Stored items

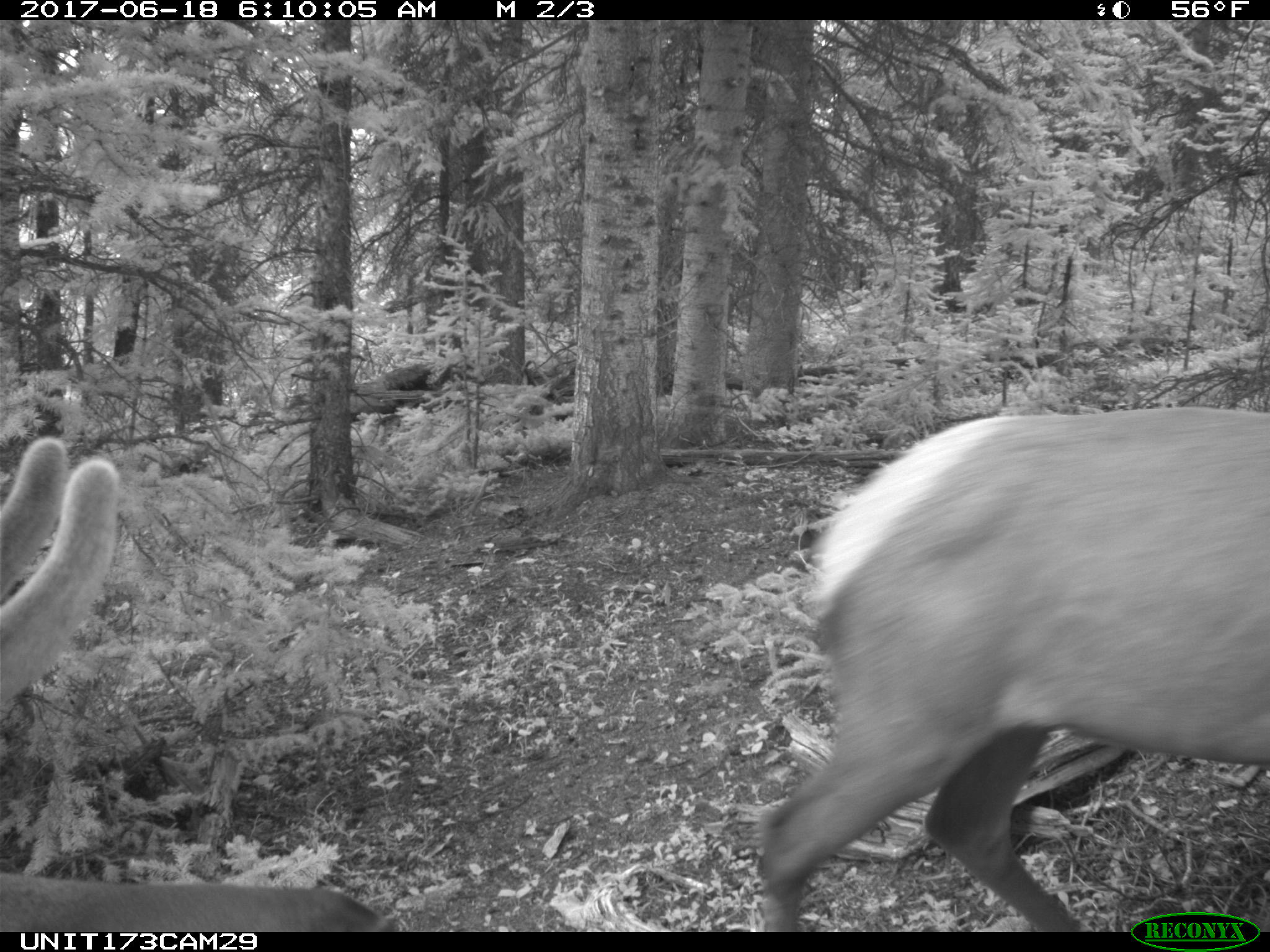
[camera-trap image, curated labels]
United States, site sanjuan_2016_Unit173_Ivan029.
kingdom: Animalia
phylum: Chordata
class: Mammalia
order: Artiodactyla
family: Cervidae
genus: Cervus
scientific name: Cervus elaphus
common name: red deer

#### What to do
An exact copy of every line above, minus the pictures, is the required output.

#### Completed exercise
[camera-trap image, curated labels]
United States, site sanjuan_2016_Unit173_Ivan029.
kingdom: Animalia
phylum: Chordata
class: Mammalia
order: Artiodactyla
family: Cervidae
genus: Cervus
scientific name: Cervus elaphus
common name: red deer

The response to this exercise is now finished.